— START DATASET RECORDS —

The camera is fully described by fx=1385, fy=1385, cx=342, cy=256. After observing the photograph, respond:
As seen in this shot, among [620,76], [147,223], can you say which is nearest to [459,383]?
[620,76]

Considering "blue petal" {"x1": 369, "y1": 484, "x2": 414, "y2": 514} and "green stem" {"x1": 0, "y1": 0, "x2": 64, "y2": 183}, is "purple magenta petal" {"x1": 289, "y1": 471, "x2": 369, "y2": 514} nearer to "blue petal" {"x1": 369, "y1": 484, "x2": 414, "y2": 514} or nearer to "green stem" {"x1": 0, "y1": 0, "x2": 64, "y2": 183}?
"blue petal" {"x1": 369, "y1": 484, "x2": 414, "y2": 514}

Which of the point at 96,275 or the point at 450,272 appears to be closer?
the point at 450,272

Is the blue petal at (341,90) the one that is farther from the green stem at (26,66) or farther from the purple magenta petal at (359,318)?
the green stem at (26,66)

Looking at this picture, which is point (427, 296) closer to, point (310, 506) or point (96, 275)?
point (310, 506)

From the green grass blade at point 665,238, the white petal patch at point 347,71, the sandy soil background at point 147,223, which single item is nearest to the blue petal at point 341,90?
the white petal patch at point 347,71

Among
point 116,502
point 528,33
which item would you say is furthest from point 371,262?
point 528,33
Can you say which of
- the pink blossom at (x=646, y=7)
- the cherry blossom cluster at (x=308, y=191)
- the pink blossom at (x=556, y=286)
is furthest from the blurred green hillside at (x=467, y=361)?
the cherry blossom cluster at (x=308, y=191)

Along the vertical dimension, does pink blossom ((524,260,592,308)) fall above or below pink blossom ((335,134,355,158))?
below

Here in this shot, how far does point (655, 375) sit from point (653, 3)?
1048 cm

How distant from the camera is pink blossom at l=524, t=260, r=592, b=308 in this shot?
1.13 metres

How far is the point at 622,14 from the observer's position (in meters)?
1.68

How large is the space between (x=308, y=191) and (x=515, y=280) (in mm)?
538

— END DATASET RECORDS —

◆ EXERCISE
Reproduce every item above word for word, keeping each line and the original order unchanged.

◆ RESPONSE FOR THIS EXERCISE
The camera is fully described by fx=1385, fy=1385, cx=342, cy=256. After observing the photograph, respond:
As seen in this shot, among [620,76], [147,223], can you say which is nearest to [459,383]?
[620,76]

Considering "blue petal" {"x1": 369, "y1": 484, "x2": 414, "y2": 514} and "green stem" {"x1": 0, "y1": 0, "x2": 64, "y2": 183}, is "purple magenta petal" {"x1": 289, "y1": 471, "x2": 369, "y2": 514} nearer to "blue petal" {"x1": 369, "y1": 484, "x2": 414, "y2": 514} or nearer to "green stem" {"x1": 0, "y1": 0, "x2": 64, "y2": 183}?
"blue petal" {"x1": 369, "y1": 484, "x2": 414, "y2": 514}

Which of the point at 96,275 or the point at 450,272 appears to be closer?
the point at 450,272

Is the blue petal at (341,90) the one that is farther from the green stem at (26,66) or farther from the purple magenta petal at (359,318)?
the green stem at (26,66)

Looking at this picture, which is point (427, 296) closer to, point (310, 506) or point (96, 275)?
point (310, 506)

From the green grass blade at point 665,238, the white petal patch at point 347,71, the sandy soil background at point 147,223, which single item is nearest to the blue petal at point 341,90?
the white petal patch at point 347,71

Among
point 116,502
point 528,33
which item would you say is furthest from point 371,262?
point 528,33
Can you say which of
- the pink blossom at (x=646, y=7)
- the cherry blossom cluster at (x=308, y=191)
- the pink blossom at (x=556, y=286)
is furthest from the blurred green hillside at (x=467, y=361)?
the cherry blossom cluster at (x=308, y=191)

Along the vertical dimension, does pink blossom ((524,260,592,308)) fall above or below pink blossom ((335,134,355,158))?
below

Here in this shot, how far does point (655, 375) sit from point (653, 3)?
1048 cm

How distant from the camera is pink blossom at l=524, t=260, r=592, b=308 in this shot?
1.13 metres

How far is the point at 622,14 from the observer's position (in meters)?
1.68

How large is the space between (x=308, y=191) and (x=515, y=280) (in mm)?
538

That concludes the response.